La Russie de Poutine : vers l’émergence ou le déclin ?

Dernière mise à jour : 16 oct.

Le 29 décembre 2021, la justice russe a ordonné la dissolution de l’ONG Memorial, organisme qui recensait les violations des droits humains en Russie. En tant que principale dénonciatrice des accusations portées contre les opposants politiques de Vladimir Poutine, sa dissolution forcée symbolise la politique de Vladimir Poutine qui a pour but d’asseoir son rayonnement national et international. Alors comment la Russie impose-t-elle sa politique de retour sur la scène internationale ?



Un renouveau russe sur la scène internationale


Après un déclin économique et politique pendant les années 1990 dû à la chute de l’URSS, la Russie a relancé son économie dans les années 2000. Concentrée sur la bonne évolution d’une telle croissance, ce n’est qu’en 2008 qu’elle réémerge sur le plan international avec la guerre russo-géorgienne. En effet, grâce à son intervention militaire soutenant l’indépendance des régions de l’Abkhazie et de l’Ossétie du Sud, elle a pu se réaffirmer hors de ses frontières.


Ce premier acte militaire russe à l’international depuis la chute de l’URSS a permis de remettre en cause l’hégémonie de l’OTAN dans son extension en Asie centrale - où celle-ci a ouvert de nombreuses bases militaires - car les puissances européennes ont ainsi posé leur véto quant au processus d’élargissement de l’OTAN à la Géorgie et l’Ukraine, protégeant la Russie d’une présence de la puissance militaire occidentale à ses frontières.
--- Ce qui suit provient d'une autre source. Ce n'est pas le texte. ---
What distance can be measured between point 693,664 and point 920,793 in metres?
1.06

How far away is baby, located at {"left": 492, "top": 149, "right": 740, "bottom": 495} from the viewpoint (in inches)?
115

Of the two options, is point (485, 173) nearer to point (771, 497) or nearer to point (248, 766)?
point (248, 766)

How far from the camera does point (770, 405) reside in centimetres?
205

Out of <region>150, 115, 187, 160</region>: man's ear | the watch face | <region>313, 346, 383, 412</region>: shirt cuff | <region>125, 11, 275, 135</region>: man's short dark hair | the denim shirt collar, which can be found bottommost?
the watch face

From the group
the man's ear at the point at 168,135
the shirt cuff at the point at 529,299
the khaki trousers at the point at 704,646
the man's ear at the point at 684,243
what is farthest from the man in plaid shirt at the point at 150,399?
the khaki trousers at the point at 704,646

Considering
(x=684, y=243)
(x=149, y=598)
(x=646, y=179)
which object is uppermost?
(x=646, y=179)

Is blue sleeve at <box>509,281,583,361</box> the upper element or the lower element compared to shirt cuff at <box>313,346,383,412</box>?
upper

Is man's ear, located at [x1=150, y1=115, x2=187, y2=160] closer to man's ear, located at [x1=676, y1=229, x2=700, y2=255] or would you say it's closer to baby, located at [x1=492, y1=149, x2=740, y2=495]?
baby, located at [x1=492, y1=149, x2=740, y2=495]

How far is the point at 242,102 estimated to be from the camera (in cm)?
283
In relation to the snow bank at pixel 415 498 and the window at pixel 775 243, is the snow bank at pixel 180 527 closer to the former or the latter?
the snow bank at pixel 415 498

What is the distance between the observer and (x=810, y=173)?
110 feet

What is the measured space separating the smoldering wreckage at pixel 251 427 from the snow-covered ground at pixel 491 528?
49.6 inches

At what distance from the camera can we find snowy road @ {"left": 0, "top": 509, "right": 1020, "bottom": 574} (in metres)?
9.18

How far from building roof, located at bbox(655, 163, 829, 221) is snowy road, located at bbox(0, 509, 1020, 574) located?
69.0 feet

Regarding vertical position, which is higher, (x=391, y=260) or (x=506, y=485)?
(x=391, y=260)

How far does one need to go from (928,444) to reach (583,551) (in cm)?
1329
Plus tard, son engagement en Syrie a signé définitivement son agenda d’expansion à l’international. En effet, en soutenant le régime de Bachar El-Assad, la Russie s’est imposée comme un acteur essentiel de ce conflit à engagement international, et la sortie des Etats-Unis du conflit a confirmé une victoire diplomatique pour Vladimir Poutine. De plus, l’année 2014 fut « triomphale » selon les mots du président russe, puisqu’ont eu lieu les jeux olympiques de Sotchi, véritable revanche des jeux de 1980 marqués par l’appel au boycott ; et l’annexion de la Crimée. Cependant, si la Russie a réussi à se réaffirmer sur la scène internationale, elle a aussi largement contribué à tendre ses relations avec l’Occident.


Une Russie qui attise les tensions


L’un des sujets qui embourbent les relations diplomatiques de la Russie avec l’Occident est sa convoitise de l’Ukraine. En effet, l’invasion de la Crimée en 2014 est restée pratiquement sans réponse de l’Occident, ce qui a permis à la Russie d’amasser ses troupes dans le Donbass et dans d’autres régions frontalières de l’Ukraine. Comme l’a plusieurs fois déclaré Vladimir Poutine, il s’agit d’un « non-pays » pour lui, et il considère qu’il n’est que propriété de la Russie. Ceci menace l’étranger proche du pays, et a donc provoqué nombreuses sanctions occidentales, venant de l’Union Européenne et des États-Unis.


Les lourdes sanctions économiques américaines ont notamment amené la Russie à ralentir leur chantier du gazoduc North Stream 2. Il s’agit d’un gazoduc qui relierait la Russie à l’Europe de l’Ouest en passant par l’Ukraine, afin d’acheminer le gaz acheté par les pays de l’UE. Autre grand projet acclamant la grandeur russe et asseyant sa puissance économique principalement bâtie sur l’exportation de gaz à l’international, Vladimir Poutine veut ainsi obliger l’UE à faire pression sur les États-Unis pour débloquer la situation. Ceci provoque notamment une pénurie à venir pour certains pays de l’Union, qui voient alors les prix du gaz exploser, et qui craignent alors de grosses coupures de courant cet hiver.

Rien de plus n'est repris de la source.